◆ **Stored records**
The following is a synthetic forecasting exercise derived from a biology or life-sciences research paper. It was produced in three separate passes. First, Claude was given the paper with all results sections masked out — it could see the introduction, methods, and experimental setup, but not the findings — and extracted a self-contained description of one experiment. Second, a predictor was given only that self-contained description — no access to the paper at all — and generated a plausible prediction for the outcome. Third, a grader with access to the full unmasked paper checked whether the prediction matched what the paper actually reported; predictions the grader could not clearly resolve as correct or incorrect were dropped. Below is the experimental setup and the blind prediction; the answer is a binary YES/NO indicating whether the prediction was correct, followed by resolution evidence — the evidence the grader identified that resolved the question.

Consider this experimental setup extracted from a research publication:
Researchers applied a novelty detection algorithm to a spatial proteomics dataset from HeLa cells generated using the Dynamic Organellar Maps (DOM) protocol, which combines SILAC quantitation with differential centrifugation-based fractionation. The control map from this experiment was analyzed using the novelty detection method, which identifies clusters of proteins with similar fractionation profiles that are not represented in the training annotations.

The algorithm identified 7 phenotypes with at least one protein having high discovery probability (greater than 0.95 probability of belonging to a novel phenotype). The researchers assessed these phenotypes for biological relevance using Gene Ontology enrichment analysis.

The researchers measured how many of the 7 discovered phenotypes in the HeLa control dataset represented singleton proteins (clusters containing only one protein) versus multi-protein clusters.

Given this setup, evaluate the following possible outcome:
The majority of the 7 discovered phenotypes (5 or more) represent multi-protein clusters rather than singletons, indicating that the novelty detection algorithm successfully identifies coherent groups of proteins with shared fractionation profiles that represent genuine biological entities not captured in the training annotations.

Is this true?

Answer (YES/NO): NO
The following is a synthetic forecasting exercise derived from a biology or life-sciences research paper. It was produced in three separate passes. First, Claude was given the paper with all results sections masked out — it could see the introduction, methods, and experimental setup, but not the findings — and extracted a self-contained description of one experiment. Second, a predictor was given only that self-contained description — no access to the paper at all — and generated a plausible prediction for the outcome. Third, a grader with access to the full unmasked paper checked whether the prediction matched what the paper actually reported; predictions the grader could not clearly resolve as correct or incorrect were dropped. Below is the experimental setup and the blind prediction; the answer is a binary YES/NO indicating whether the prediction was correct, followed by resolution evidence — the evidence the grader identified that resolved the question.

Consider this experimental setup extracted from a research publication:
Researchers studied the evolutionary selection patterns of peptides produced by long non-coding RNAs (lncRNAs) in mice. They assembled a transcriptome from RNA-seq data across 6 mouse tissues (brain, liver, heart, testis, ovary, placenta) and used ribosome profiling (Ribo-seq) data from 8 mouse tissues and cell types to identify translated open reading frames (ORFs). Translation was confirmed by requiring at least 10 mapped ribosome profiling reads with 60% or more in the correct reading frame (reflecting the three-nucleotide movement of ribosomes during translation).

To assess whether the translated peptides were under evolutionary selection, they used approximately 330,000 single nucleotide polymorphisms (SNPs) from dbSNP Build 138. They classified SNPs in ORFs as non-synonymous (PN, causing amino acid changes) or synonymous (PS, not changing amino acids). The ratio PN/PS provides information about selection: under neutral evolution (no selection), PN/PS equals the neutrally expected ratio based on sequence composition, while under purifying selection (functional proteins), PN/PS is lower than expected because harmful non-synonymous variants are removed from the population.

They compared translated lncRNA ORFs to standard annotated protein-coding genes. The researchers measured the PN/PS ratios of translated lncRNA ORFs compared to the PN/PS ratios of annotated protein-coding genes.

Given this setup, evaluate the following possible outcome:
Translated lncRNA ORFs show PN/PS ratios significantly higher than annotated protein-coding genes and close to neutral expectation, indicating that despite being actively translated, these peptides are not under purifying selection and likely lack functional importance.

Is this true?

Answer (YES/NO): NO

◆ **ACTION ITEM**
Please return all of the entries above, exactly and completely.

◆ **TASK SOLUTION**
The following is a synthetic forecasting exercise derived from a biology or life-sciences research paper. It was produced in three separate passes. First, Claude was given the paper with all results sections masked out — it could see the introduction, methods, and experimental setup, but not the findings — and extracted a self-contained description of one experiment. Second, a predictor was given only that self-contained description — no access to the paper at all — and generated a plausible prediction for the outcome. Third, a grader with access to the full unmasked paper checked whether the prediction matched what the paper actually reported; predictions the grader could not clearly resolve as correct or incorrect were dropped. Below is the experimental setup and the blind prediction; the answer is a binary YES/NO indicating whether the prediction was correct, followed by resolution evidence — the evidence the grader identified that resolved the question.

Consider this experimental setup extracted from a research publication:
Researchers applied a novelty detection algorithm to a spatial proteomics dataset from HeLa cells generated using the Dynamic Organellar Maps (DOM) protocol, which combines SILAC quantitation with differential centrifugation-based fractionation. The control map from this experiment was analyzed using the novelty detection method, which identifies clusters of proteins with similar fractionation profiles that are not represented in the training annotations.

The algorithm identified 7 phenotypes with at least one protein having high discovery probability (greater than 0.95 probability of belonging to a novel phenotype). The researchers assessed these phenotypes for biological relevance using Gene Ontology enrichment analysis.

The researchers measured how many of the 7 discovered phenotypes in the HeLa control dataset represented singleton proteins (clusters containing only one protein) versus multi-protein clusters.

Given this setup, evaluate the following possible outcome:
The majority of the 7 discovered phenotypes (5 or more) represent multi-protein clusters rather than singletons, indicating that the novelty detection algorithm successfully identifies coherent groups of proteins with shared fractionation profiles that represent genuine biological entities not captured in the training annotations.

Is this true?

Answer (YES/NO): NO
The following is a synthetic forecasting exercise derived from a biology or life-sciences research paper. It was produced in three separate passes. First, Claude was given the paper with all results sections masked out — it could see the introduction, methods, and experimental setup, but not the findings — and extracted a self-contained description of one experiment. Second, a predictor was given only that self-contained description — no access to the paper at all — and generated a plausible prediction for the outcome. Third, a grader with access to the full unmasked paper checked whether the prediction matched what the paper actually reported; predictions the grader could not clearly resolve as correct or incorrect were dropped. Below is the experimental setup and the blind prediction; the answer is a binary YES/NO indicating whether the prediction was correct, followed by resolution evidence — the evidence the grader identified that resolved the question.

Consider this experimental setup extracted from a research publication:
Researchers studied the evolutionary selection patterns of peptides produced by long non-coding RNAs (lncRNAs) in mice. They assembled a transcriptome from RNA-seq data across 6 mouse tissues (brain, liver, heart, testis, ovary, placenta) and used ribosome profiling (Ribo-seq) data from 8 mouse tissues and cell types to identify translated open reading frames (ORFs). Translation was confirmed by requiring at least 10 mapped ribosome profiling reads with 60% or more in the correct reading frame (reflecting the three-nucleotide movement of ribosomes during translation).

To assess whether the translated peptides were under evolutionary selection, they used approximately 330,000 single nucleotide polymorphisms (SNPs) from dbSNP Build 138. They classified SNPs in ORFs as non-synonymous (PN, causing amino acid changes) or synonymous (PS, not changing amino acids). The ratio PN/PS provides information about selection: under neutral evolution (no selection), PN/PS equals the neutrally expected ratio based on sequence composition, while under purifying selection (functional proteins), PN/PS is lower than expected because harmful non-synonymous variants are removed from the population.

They compared translated lncRNA ORFs to standard annotated protein-coding genes. The researchers measured the PN/PS ratios of translated lncRNA ORFs compared to the PN/PS ratios of annotated protein-coding genes.

Given this setup, evaluate the following possible outcome:
Translated lncRNA ORFs show PN/PS ratios significantly higher than annotated protein-coding genes and close to neutral expectation, indicating that despite being actively translated, these peptides are not under purifying selection and likely lack functional importance.

Is this true?

Answer (YES/NO): NO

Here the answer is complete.